== WHAT IS REQUIRED ==
Return the entries word for word, starting at the line containing "How much space" and ending at the end of the entries, with both of those lines included.

== INFORMATION SUPPLIED ==

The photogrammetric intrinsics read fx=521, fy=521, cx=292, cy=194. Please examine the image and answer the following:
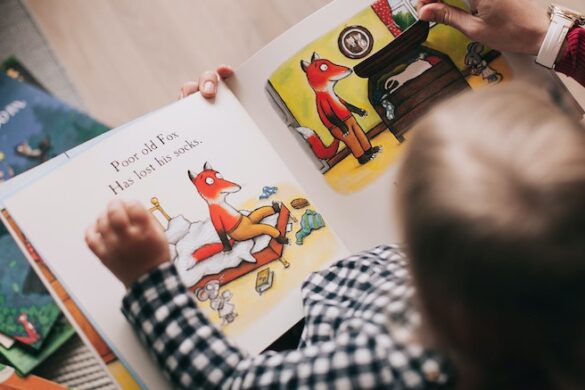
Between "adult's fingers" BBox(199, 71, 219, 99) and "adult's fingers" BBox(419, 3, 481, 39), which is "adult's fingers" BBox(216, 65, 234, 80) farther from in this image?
"adult's fingers" BBox(419, 3, 481, 39)

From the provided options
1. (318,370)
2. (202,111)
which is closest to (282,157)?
(202,111)

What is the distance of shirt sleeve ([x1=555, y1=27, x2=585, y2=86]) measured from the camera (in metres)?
0.56

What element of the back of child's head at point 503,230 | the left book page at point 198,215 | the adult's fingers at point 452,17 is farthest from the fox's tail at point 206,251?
the adult's fingers at point 452,17

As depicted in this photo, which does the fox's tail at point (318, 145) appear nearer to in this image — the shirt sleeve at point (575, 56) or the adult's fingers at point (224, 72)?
the adult's fingers at point (224, 72)

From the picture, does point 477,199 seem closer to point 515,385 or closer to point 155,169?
point 515,385

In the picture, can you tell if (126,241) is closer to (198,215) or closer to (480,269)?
(198,215)

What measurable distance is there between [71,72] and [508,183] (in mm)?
600

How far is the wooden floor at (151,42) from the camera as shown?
0.69m

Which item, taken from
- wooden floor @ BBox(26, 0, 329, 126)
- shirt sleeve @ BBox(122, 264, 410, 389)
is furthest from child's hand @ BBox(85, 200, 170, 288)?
wooden floor @ BBox(26, 0, 329, 126)

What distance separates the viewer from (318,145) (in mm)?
560

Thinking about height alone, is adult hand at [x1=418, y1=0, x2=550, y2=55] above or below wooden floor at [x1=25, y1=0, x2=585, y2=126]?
below

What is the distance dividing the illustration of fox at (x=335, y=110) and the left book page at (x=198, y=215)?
0.24 ft

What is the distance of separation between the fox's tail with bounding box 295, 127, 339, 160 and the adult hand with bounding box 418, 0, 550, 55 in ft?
0.57

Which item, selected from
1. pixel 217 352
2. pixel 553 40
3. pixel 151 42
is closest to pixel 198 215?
pixel 217 352
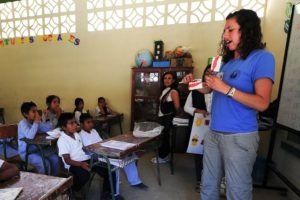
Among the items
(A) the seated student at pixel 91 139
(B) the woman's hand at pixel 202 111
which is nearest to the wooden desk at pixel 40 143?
(A) the seated student at pixel 91 139

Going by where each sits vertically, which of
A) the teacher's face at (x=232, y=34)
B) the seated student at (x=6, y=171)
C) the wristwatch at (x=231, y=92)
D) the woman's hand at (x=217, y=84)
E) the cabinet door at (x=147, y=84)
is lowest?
the seated student at (x=6, y=171)

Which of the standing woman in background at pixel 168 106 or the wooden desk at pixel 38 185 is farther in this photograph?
the standing woman in background at pixel 168 106

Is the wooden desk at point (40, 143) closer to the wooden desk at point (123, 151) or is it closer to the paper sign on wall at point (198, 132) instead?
the wooden desk at point (123, 151)

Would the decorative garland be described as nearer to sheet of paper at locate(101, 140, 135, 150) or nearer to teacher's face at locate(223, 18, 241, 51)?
sheet of paper at locate(101, 140, 135, 150)

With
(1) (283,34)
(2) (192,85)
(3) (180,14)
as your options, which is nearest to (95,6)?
(3) (180,14)

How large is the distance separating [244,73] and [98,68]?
3.96 m

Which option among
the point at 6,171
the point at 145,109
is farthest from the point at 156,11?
the point at 6,171

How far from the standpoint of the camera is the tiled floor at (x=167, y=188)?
2287 millimetres

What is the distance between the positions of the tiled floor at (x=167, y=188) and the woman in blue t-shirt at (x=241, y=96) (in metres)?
1.27

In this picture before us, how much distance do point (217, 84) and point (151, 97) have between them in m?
2.91

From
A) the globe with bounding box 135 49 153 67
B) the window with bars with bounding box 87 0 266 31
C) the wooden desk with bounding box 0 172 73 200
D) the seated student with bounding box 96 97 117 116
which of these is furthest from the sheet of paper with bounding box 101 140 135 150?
the window with bars with bounding box 87 0 266 31

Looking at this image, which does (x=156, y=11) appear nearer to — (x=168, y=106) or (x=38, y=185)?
(x=168, y=106)

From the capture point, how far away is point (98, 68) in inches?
Result: 183

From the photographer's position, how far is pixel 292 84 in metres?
1.92
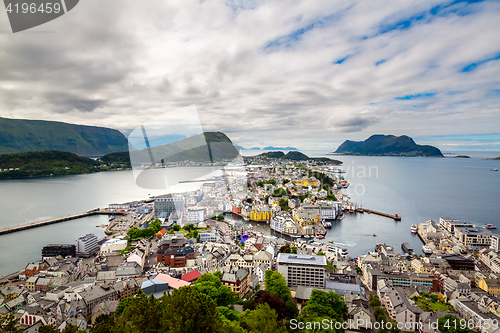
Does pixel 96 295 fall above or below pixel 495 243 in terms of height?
above

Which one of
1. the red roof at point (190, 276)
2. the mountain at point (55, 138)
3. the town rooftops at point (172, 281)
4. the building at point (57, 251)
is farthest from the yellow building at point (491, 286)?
the mountain at point (55, 138)

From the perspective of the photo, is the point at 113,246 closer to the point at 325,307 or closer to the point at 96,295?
the point at 96,295

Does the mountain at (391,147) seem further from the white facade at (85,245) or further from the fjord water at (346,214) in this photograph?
the white facade at (85,245)

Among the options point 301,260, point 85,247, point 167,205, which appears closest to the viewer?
point 301,260

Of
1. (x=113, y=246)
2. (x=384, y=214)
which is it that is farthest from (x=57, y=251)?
(x=384, y=214)

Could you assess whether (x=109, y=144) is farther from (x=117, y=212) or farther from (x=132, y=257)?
(x=132, y=257)

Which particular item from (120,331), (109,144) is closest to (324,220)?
(120,331)
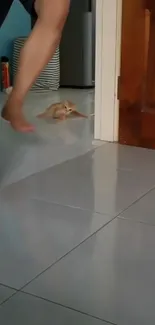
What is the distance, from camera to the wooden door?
2.05m

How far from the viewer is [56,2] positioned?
51.1 inches

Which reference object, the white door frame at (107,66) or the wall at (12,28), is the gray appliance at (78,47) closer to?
the wall at (12,28)

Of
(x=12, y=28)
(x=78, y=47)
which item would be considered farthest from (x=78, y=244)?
(x=12, y=28)

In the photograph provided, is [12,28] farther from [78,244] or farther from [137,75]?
[78,244]

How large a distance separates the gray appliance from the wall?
1.10ft

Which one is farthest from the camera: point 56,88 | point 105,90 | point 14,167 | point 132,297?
point 56,88

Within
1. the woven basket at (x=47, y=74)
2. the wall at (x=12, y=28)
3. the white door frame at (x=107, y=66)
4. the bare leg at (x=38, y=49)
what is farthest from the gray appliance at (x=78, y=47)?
the bare leg at (x=38, y=49)

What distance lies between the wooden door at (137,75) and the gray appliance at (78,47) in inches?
64.1

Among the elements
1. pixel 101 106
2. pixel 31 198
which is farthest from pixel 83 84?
pixel 31 198

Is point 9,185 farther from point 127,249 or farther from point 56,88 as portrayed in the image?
point 56,88

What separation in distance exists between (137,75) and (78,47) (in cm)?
170

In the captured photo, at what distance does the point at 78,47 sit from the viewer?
3762 mm

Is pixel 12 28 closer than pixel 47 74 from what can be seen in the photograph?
No

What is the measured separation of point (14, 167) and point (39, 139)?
0.44 metres
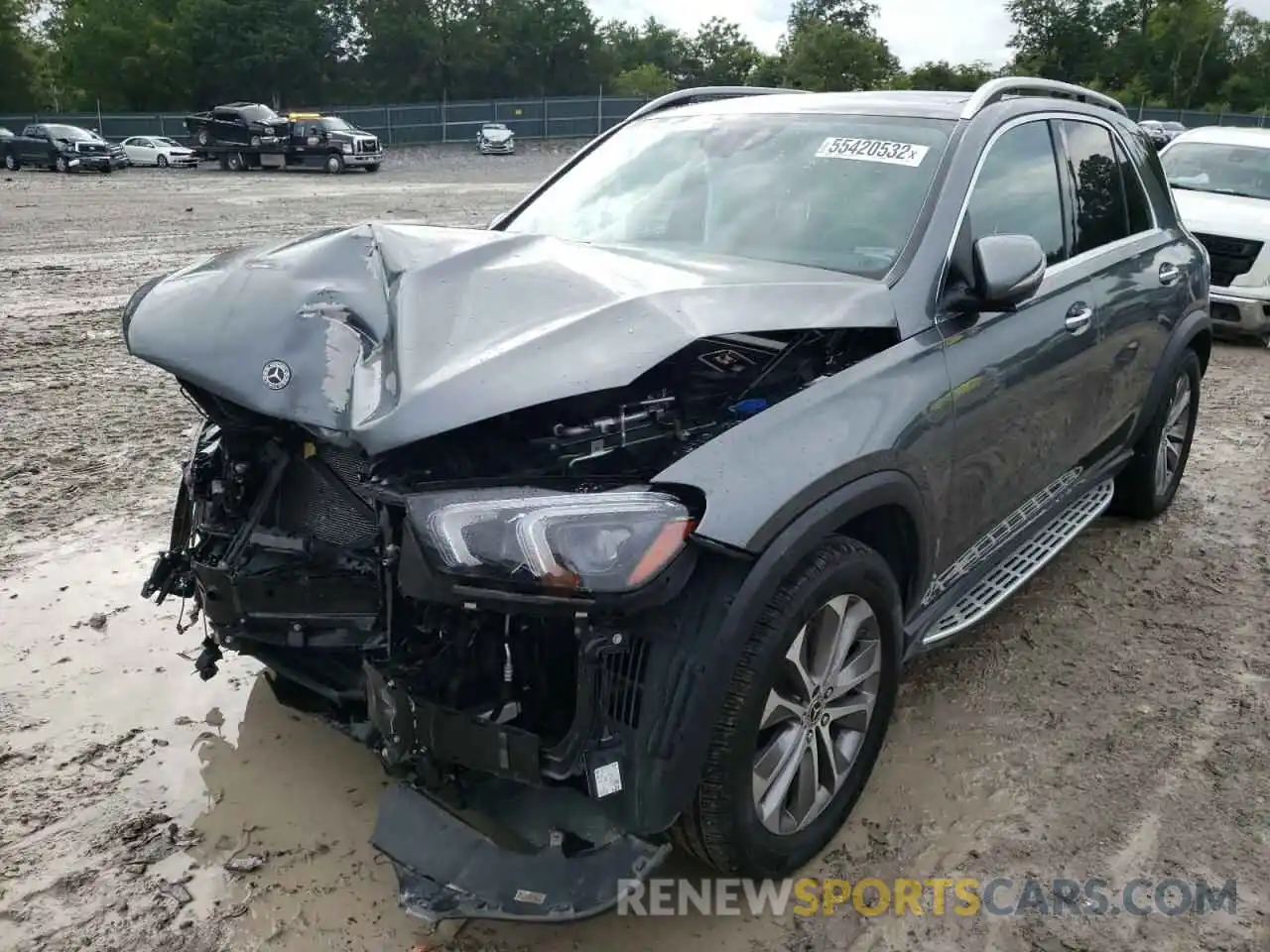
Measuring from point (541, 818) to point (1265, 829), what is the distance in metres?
2.04

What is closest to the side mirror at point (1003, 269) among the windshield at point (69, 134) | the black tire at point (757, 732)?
the black tire at point (757, 732)

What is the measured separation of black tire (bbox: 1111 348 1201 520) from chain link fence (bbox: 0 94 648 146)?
45.4m

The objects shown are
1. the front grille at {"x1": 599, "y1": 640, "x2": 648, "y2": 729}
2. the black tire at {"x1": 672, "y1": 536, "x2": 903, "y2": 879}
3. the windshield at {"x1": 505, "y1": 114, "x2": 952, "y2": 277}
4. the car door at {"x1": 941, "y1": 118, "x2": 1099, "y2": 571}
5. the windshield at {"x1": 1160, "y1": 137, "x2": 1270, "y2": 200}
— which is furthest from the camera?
the windshield at {"x1": 1160, "y1": 137, "x2": 1270, "y2": 200}

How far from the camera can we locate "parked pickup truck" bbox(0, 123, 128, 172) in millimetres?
30062

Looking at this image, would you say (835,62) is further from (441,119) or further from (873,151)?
(873,151)

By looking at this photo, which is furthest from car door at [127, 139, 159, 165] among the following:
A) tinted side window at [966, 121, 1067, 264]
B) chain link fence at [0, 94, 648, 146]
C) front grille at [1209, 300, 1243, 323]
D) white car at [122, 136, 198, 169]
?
tinted side window at [966, 121, 1067, 264]

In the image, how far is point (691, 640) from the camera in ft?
7.04

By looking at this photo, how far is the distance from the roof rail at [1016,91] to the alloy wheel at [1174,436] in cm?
141

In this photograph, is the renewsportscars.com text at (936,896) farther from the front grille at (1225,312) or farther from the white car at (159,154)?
the white car at (159,154)

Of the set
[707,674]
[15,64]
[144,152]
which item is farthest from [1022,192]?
[15,64]

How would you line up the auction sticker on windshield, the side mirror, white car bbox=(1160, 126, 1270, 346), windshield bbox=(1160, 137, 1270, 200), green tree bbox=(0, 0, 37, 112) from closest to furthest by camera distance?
1. the side mirror
2. the auction sticker on windshield
3. white car bbox=(1160, 126, 1270, 346)
4. windshield bbox=(1160, 137, 1270, 200)
5. green tree bbox=(0, 0, 37, 112)

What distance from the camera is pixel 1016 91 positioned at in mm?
3666

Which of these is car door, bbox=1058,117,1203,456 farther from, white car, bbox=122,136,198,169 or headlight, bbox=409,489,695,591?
white car, bbox=122,136,198,169

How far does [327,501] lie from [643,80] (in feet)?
279
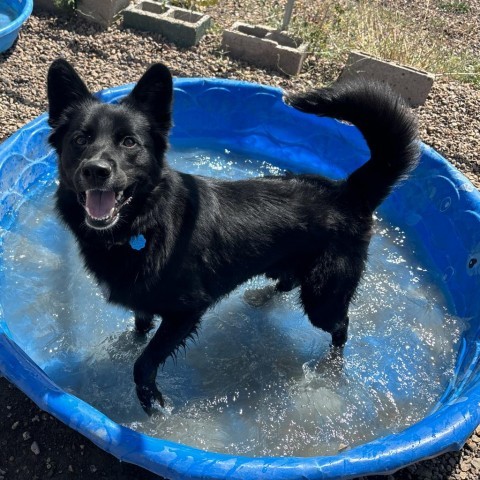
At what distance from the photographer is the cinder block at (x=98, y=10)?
584cm

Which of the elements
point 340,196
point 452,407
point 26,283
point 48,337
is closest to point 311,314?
point 340,196

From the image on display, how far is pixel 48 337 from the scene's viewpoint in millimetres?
3346

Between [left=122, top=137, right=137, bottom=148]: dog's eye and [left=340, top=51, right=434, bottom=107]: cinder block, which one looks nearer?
[left=122, top=137, right=137, bottom=148]: dog's eye

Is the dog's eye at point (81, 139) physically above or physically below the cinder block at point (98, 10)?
above

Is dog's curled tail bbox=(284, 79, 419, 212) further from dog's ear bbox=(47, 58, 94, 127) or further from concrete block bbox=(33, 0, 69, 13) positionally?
concrete block bbox=(33, 0, 69, 13)

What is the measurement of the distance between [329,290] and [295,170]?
2.31m

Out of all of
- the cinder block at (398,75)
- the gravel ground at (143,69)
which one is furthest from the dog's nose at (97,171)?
the cinder block at (398,75)

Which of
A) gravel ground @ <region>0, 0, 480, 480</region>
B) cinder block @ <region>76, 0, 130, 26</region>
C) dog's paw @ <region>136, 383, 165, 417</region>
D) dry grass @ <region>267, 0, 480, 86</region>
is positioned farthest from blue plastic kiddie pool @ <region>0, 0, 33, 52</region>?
dog's paw @ <region>136, 383, 165, 417</region>

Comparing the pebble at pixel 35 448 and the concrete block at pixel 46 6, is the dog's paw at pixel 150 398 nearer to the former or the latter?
the pebble at pixel 35 448

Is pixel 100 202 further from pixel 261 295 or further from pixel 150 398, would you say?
pixel 261 295

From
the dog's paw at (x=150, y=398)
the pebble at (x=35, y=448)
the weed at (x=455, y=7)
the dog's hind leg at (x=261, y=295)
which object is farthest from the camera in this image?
the weed at (x=455, y=7)

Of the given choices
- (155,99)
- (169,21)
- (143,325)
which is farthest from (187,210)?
(169,21)

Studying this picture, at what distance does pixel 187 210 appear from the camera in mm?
2639

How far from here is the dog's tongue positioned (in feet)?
7.63
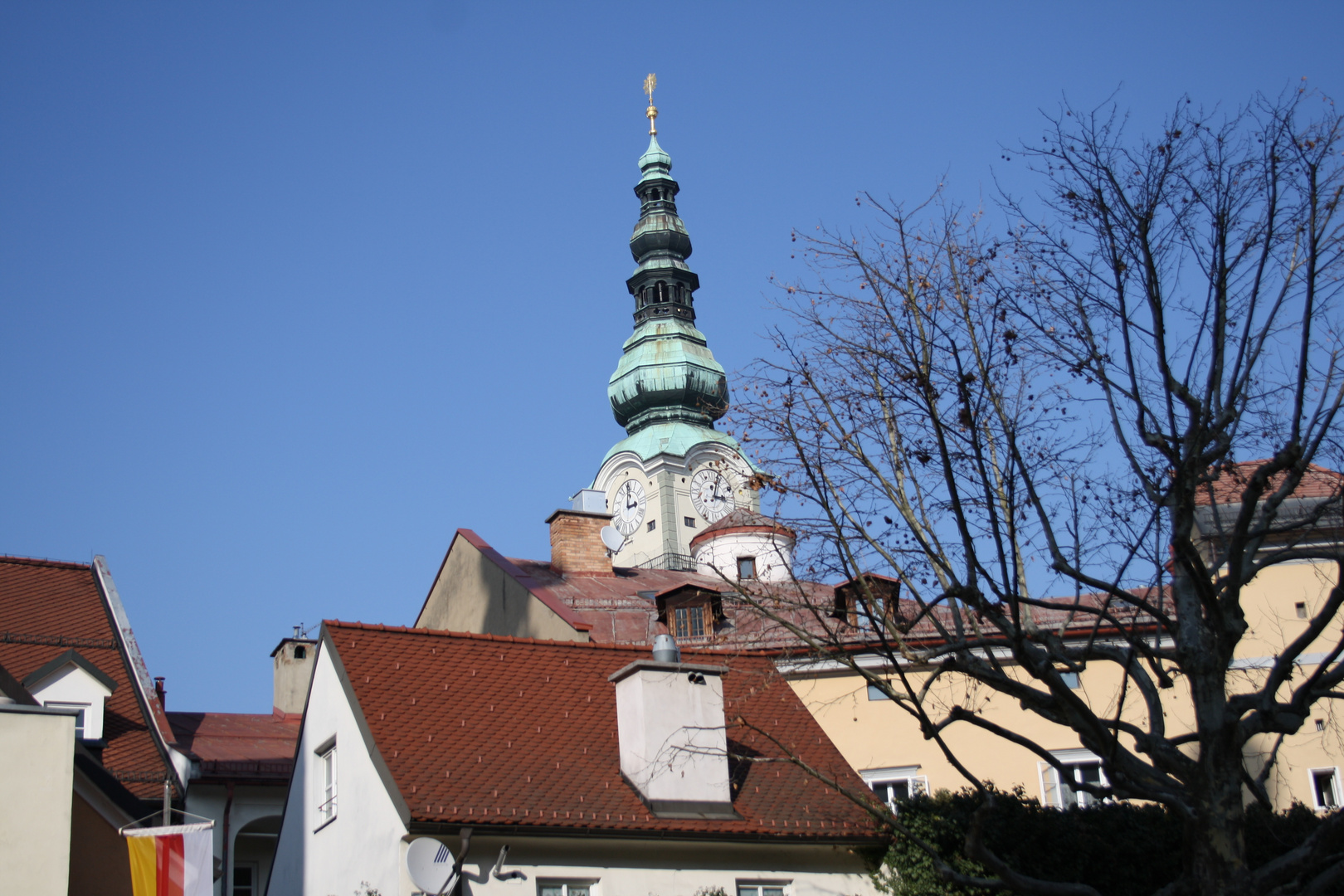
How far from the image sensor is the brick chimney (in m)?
35.7

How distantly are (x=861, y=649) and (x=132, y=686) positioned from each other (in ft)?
41.7

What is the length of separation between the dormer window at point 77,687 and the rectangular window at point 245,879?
4.15 meters

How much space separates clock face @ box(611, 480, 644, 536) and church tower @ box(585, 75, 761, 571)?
44 millimetres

== WRITTEN REPLY ==
How much space separates clock face @ box(611, 480, 644, 536) and church tower @ box(585, 75, 761, 571)?
44 millimetres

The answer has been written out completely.